The Moate CS management team wrote to the LGFA, urging them to reconsider their decision to and instead seek a date for the final later in the year. This was followed up by pleas from the Moate CS captain and vice-captain Róisín Ennis and Emma Kelly.
After falling on deaf ears, Mulvihill has decided to take matters to Catherine Martin, the newly appointed Minister for Media, Tourism, Arts, Culture, Sport & the Gaeltacht.
In an open letter to the Minister, Mulvihill emphasised the hypocrisy as the Leinster Schools SF ‘A’ boys final between St Joseph’s Rochfortbridge and Naas CBS went ahead on Friday July, 17.
“This decision, made by the LGFA, is deeply upsetting not only for the two teams but women in sport in general as it shows that men once again are given priority over us, even when if right was right, the All-Ireland would have precedence over the Leinster final. This decision doesn’t give much hope to us or the generations of girls in sport yet to come as it appears that these notions apparently will never change.”
“This is our school’s first ever Senior All-Ireland to ever be in, and will be the greatest sporting achievement many of us will ever have, and one of the most high profile games in the country as it is the two best girls senior secondary school Gaelic teams in the country playing.
“We were all heartbroken as all of our hard work throughout the year seemed to go to waste. We have also tried to get the decision made by the LGFA changed but unfortunately it hasn’t worked. However since then we have progressed to the stages of reopening the country and we are due to head into Phase 4 on August 10th. As of now we have resumed contact training and challenge matches with our clubs and our club championships are beginning in the next two weeks. In light of this I see no reason as to why this one match, this one All-Ireland final, probably one of the most important sporting moments of our lives, cannot be played, especially since the boys Leinster final is going ahead.
“There are only two differences between our game and the boys game: 1. Theirs is a Leinster final, ours is an All-Ireland final; and 2. They are boys, we are girls.
“The fact that being a girl means that we don’t get treated the same or get the same opportunities as our male counterparts in life and in sport is honestly so disappointing.
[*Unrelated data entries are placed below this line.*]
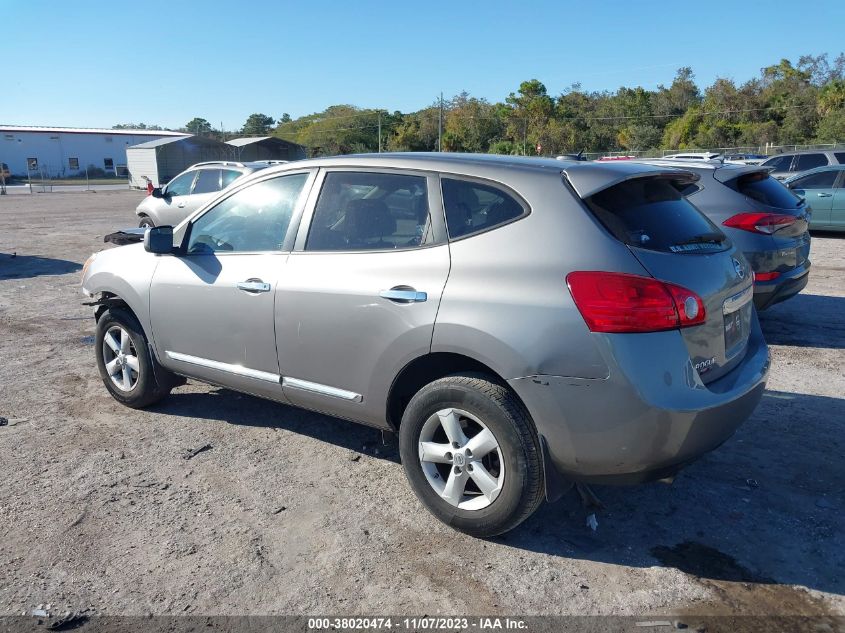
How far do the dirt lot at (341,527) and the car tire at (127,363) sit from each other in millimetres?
155

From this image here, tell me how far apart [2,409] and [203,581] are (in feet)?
9.98

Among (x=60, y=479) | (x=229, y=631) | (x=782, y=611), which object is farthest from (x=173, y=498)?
(x=782, y=611)

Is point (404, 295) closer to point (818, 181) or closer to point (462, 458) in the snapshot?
point (462, 458)

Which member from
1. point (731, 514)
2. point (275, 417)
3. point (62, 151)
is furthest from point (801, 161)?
point (62, 151)

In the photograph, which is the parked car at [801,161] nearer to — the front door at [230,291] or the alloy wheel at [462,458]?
the front door at [230,291]

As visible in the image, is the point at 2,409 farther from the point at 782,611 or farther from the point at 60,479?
the point at 782,611

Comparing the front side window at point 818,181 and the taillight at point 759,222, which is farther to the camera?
the front side window at point 818,181

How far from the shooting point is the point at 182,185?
49.0 ft

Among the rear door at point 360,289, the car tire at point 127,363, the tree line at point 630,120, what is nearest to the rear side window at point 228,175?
the car tire at point 127,363

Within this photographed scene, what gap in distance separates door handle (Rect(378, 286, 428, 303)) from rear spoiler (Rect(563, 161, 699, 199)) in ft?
2.95

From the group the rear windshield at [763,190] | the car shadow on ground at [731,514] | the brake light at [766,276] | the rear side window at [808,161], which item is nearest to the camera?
the car shadow on ground at [731,514]

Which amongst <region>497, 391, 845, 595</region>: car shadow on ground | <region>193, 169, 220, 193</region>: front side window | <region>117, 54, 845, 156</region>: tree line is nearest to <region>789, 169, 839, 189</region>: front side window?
<region>193, 169, 220, 193</region>: front side window

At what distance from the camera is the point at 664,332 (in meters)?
3.04

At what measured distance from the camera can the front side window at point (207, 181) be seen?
14336 millimetres
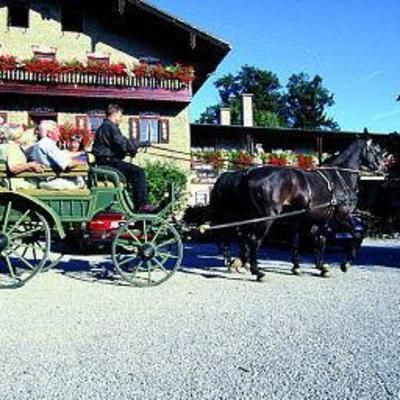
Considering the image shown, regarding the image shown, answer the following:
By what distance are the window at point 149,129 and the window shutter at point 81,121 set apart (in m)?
2.19

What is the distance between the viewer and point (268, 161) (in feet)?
100

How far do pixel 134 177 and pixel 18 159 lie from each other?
169cm

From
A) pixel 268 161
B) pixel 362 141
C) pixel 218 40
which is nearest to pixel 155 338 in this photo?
pixel 362 141

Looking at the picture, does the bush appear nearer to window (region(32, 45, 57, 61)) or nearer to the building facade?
the building facade

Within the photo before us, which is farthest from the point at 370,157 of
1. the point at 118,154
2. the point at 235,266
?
the point at 118,154

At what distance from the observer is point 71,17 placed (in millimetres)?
26781

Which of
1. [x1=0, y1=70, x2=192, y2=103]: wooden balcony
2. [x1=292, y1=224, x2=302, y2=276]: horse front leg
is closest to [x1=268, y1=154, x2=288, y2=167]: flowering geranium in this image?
[x1=0, y1=70, x2=192, y2=103]: wooden balcony

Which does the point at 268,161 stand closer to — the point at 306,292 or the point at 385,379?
the point at 306,292

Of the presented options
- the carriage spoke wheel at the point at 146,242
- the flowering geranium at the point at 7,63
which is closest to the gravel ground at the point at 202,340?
the carriage spoke wheel at the point at 146,242

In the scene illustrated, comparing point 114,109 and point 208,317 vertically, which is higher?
point 114,109

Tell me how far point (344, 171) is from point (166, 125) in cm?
1763

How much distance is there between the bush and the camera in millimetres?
24547

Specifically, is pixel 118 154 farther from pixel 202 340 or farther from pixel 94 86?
pixel 94 86

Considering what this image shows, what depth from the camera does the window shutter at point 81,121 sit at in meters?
25.2
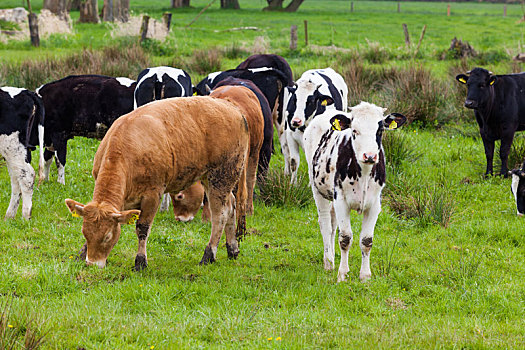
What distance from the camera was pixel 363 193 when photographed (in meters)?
6.44

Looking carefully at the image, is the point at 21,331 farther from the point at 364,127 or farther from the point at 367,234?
the point at 364,127

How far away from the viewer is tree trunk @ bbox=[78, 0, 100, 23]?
116 ft

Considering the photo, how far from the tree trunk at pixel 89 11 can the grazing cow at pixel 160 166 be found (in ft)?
102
“As I’m sure you Catherine Martin, as Minister for Sport, does not support nor stand for sexism and discrimination in sport, that you will do something about the decision to not have our All-Ireland played, since we are already back playing and training with our clubs, and that the boys Leinster final is going ahead. I will be waiting anxiously for a response as I’m sure you, as much as ourselves, would like to see justice for women not only in sport, but in general.”